**WORK REQUEST:** Could you copy each line of the listing below that has the word "windowURL"?

**SOURCE DATA:**
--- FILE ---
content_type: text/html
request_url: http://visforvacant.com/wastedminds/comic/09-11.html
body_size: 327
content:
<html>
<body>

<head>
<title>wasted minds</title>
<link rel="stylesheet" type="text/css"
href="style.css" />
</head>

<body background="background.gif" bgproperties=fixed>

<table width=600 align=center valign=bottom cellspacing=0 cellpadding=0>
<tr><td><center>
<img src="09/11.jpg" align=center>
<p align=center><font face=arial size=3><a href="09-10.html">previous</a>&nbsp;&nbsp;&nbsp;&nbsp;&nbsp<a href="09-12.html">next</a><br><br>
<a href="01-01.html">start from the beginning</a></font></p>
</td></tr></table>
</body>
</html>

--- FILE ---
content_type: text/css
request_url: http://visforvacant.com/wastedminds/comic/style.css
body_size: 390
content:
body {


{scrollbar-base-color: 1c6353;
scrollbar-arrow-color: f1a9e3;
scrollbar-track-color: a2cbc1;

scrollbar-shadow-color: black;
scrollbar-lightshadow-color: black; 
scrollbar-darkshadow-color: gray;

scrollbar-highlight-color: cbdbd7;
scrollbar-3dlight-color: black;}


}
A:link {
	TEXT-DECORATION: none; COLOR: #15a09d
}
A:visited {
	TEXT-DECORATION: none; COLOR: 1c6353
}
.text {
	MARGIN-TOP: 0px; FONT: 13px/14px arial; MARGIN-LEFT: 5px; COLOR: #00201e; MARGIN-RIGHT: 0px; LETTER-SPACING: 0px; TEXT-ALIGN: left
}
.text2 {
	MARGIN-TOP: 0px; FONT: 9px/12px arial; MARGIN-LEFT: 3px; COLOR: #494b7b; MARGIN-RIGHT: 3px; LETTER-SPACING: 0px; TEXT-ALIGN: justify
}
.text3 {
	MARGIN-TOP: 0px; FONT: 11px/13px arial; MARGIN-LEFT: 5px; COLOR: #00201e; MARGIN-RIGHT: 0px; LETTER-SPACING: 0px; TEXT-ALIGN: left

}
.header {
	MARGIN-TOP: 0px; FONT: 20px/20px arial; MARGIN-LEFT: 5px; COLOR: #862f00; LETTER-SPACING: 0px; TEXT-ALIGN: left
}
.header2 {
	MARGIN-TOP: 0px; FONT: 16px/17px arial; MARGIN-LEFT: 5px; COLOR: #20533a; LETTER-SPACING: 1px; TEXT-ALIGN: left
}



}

==

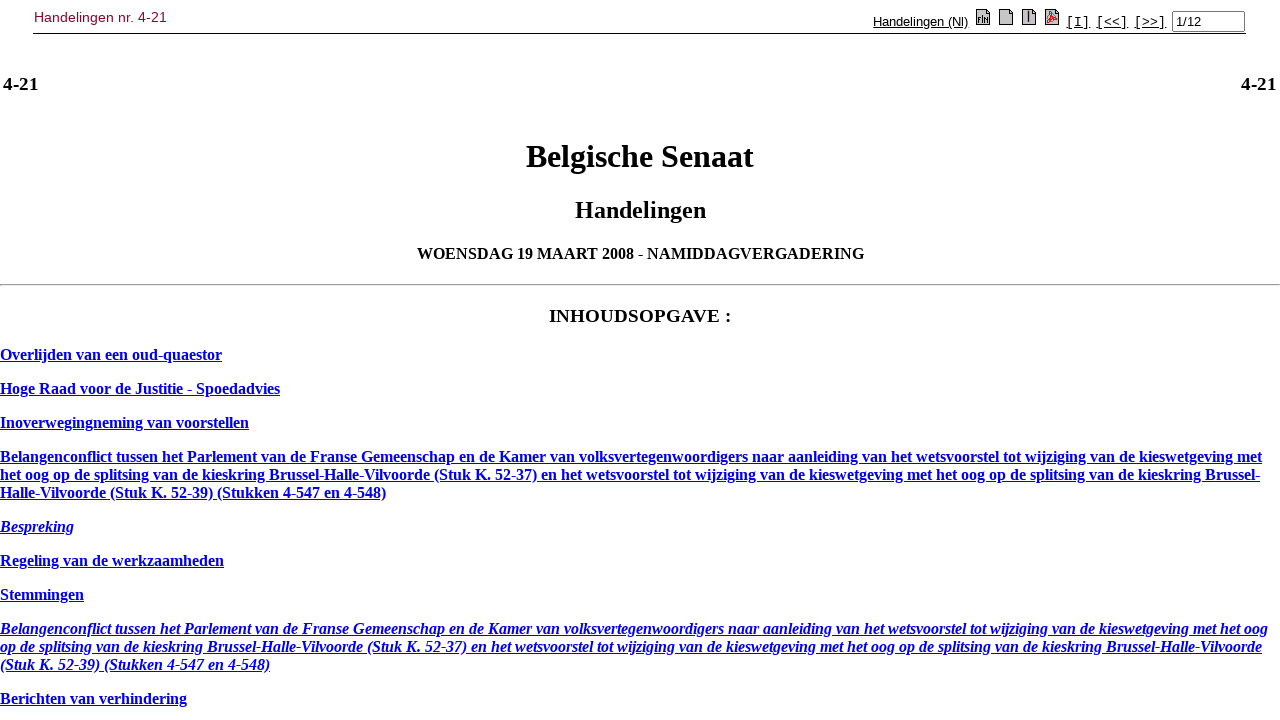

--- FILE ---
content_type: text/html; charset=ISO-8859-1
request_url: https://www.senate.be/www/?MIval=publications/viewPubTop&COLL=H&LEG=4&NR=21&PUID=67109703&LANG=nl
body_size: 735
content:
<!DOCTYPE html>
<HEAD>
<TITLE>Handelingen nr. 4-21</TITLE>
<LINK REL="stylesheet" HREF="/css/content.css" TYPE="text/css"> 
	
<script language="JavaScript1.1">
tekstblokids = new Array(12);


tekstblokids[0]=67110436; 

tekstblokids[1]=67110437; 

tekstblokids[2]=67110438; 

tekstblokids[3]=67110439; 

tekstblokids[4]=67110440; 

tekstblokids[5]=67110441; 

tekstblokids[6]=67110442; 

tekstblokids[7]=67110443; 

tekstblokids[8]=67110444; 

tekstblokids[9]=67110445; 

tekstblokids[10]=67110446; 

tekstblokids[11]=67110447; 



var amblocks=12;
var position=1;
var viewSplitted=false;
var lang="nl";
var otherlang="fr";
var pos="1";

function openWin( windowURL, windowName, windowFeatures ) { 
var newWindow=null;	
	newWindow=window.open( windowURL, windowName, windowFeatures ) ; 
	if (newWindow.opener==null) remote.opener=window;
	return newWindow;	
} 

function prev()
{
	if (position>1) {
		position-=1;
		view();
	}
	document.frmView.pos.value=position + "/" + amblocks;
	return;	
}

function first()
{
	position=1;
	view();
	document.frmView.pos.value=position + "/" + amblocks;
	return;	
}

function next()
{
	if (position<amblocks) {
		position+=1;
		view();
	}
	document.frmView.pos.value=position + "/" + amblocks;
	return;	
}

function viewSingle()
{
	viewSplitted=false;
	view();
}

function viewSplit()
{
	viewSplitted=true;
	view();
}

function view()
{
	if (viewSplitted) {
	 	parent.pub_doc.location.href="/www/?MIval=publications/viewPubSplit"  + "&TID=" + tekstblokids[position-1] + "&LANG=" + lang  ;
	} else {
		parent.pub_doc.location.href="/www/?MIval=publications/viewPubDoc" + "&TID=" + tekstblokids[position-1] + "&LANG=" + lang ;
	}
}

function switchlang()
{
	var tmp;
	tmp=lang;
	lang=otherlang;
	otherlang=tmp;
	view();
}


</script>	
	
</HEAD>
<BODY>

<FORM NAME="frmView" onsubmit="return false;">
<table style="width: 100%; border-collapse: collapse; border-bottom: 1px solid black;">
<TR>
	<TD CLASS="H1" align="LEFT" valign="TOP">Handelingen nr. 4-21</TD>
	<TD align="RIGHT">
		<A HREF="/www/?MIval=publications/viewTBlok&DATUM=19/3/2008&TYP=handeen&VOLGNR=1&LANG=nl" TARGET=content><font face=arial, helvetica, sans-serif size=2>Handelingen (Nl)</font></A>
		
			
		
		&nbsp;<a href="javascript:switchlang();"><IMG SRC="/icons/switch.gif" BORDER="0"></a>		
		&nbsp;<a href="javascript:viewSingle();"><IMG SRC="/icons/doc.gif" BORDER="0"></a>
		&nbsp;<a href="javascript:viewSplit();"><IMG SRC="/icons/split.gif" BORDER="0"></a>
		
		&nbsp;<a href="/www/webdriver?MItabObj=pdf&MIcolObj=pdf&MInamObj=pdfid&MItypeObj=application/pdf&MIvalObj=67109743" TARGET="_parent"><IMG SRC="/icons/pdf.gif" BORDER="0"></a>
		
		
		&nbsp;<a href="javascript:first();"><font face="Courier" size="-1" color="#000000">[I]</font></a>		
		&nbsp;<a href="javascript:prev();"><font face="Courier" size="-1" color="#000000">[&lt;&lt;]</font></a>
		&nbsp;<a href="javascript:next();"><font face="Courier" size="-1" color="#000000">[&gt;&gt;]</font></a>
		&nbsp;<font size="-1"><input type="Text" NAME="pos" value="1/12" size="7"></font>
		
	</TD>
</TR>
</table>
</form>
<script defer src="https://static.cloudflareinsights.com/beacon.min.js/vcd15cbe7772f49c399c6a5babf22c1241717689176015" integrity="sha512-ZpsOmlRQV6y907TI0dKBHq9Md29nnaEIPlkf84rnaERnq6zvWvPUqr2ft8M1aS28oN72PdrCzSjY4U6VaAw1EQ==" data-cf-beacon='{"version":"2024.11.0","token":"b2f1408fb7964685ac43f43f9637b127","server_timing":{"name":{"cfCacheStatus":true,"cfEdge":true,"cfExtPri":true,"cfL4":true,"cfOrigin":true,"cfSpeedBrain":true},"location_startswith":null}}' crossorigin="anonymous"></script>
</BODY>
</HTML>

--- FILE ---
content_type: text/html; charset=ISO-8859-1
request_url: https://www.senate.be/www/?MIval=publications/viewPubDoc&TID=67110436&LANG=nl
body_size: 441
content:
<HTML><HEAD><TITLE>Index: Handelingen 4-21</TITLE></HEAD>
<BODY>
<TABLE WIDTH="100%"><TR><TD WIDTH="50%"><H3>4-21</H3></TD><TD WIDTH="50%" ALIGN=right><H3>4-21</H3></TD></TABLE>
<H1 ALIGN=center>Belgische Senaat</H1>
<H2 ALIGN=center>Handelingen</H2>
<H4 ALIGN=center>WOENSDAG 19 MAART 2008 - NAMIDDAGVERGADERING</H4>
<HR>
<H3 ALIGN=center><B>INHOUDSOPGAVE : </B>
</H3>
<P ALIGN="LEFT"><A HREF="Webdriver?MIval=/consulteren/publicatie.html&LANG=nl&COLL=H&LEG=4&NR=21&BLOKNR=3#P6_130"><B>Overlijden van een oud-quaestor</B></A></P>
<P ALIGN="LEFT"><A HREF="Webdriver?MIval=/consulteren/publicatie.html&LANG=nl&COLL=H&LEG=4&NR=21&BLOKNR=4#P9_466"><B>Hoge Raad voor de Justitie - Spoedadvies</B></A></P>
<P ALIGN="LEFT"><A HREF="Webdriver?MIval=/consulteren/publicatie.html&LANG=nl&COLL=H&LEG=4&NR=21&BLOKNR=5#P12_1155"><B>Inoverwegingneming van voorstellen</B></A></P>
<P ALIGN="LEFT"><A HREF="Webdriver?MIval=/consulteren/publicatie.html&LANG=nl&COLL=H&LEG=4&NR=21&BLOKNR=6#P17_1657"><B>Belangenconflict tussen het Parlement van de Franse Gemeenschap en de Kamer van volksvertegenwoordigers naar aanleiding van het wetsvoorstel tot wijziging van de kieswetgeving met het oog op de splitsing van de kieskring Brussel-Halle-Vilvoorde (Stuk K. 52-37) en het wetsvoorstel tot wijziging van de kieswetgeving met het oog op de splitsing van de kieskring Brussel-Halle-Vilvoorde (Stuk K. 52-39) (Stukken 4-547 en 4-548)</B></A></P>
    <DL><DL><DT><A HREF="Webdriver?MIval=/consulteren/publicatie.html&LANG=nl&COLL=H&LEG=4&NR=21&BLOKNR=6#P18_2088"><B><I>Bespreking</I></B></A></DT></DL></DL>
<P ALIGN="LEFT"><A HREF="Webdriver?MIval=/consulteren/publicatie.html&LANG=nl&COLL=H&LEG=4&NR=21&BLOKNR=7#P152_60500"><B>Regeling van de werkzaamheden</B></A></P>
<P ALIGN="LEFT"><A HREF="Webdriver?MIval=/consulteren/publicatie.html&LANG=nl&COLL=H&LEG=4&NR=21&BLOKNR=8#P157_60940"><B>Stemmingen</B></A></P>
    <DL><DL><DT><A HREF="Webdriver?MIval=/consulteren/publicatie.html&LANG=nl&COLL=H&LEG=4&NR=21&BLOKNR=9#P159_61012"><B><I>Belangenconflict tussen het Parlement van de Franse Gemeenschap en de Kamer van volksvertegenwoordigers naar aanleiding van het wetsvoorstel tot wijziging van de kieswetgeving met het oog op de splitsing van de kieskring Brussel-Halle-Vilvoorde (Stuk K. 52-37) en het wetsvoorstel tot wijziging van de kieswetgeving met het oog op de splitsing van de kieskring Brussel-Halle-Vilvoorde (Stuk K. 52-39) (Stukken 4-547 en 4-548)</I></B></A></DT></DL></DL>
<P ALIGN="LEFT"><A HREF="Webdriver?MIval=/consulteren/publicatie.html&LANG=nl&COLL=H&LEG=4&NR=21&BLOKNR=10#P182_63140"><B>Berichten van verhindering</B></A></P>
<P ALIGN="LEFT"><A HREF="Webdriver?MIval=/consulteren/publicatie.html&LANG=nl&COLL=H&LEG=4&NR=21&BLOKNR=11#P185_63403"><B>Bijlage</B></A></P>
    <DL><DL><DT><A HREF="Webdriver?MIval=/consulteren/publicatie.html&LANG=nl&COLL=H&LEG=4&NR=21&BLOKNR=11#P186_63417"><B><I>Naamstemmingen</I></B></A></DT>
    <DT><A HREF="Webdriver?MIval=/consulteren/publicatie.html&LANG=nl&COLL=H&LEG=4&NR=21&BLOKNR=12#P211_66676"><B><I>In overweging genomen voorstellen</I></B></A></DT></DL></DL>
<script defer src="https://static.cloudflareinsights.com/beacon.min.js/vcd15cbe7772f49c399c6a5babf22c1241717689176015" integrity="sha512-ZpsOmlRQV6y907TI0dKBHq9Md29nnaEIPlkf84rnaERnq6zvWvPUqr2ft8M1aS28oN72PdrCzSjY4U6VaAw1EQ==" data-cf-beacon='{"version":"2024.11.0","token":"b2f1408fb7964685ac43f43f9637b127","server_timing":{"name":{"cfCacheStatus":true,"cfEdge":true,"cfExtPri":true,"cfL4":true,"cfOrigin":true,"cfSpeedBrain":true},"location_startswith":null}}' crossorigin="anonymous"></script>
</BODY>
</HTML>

==

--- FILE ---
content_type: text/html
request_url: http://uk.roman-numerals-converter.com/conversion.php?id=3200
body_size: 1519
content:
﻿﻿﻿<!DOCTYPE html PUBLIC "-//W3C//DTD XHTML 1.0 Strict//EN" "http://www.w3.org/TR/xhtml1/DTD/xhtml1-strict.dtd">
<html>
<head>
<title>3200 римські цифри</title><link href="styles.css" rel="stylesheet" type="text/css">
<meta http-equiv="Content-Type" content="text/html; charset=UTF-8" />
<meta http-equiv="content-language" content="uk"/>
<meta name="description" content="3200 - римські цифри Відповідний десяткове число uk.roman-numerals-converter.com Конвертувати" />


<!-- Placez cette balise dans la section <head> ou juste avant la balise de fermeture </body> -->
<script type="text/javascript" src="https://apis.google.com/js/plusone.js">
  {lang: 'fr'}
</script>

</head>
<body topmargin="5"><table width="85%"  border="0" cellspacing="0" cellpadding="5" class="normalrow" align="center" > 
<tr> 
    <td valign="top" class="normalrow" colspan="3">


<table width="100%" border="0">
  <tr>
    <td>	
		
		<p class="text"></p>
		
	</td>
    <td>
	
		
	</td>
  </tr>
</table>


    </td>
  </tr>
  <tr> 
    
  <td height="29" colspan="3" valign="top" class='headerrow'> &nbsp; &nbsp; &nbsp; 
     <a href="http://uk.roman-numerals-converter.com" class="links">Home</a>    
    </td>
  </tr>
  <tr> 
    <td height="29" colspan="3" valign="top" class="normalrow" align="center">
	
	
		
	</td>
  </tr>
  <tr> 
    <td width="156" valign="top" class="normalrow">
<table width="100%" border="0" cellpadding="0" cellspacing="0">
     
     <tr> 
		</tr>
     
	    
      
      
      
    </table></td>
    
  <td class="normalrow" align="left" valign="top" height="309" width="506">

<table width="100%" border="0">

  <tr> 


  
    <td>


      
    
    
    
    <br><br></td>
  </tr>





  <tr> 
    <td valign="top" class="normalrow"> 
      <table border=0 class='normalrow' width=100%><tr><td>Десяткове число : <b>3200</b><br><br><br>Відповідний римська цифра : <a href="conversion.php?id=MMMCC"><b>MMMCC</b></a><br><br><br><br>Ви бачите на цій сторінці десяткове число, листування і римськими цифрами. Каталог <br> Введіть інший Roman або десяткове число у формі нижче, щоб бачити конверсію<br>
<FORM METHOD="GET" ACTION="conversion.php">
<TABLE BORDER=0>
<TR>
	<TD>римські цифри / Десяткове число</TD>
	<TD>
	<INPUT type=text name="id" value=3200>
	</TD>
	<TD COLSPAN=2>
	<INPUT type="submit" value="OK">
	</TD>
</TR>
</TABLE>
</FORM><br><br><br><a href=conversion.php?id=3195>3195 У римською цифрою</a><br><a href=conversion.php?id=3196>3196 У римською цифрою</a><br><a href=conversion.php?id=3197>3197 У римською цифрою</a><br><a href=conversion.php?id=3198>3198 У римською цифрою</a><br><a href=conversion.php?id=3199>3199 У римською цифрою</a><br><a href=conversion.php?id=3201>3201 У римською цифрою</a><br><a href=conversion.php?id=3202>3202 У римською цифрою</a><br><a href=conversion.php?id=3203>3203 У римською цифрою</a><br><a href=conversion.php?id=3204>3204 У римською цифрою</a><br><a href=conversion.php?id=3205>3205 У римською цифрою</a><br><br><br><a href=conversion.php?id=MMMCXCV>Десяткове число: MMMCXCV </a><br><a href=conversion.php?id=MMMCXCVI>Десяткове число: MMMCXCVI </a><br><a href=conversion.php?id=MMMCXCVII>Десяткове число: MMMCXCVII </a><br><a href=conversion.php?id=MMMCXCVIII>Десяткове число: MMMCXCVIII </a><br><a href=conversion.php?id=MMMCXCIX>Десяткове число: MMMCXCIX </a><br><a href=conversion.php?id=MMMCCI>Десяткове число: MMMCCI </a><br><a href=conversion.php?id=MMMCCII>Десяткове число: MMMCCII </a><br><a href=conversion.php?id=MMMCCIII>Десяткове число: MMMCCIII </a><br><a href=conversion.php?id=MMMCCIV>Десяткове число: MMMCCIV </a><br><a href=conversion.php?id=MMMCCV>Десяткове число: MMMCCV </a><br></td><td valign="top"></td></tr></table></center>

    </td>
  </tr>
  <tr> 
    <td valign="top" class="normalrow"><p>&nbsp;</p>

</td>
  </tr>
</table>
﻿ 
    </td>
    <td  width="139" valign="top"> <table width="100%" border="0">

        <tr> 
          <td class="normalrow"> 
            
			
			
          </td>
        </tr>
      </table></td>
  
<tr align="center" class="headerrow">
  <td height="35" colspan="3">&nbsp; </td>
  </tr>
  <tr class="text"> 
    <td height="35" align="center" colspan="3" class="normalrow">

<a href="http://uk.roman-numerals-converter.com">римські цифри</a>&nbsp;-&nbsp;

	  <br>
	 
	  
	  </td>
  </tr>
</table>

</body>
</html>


**EXERCISE RESPONSE:**
function openWin( windowURL, windowName, windowFeatures ) { 
	newWindow=window.open( windowURL, windowName, windowFeatures ) ; 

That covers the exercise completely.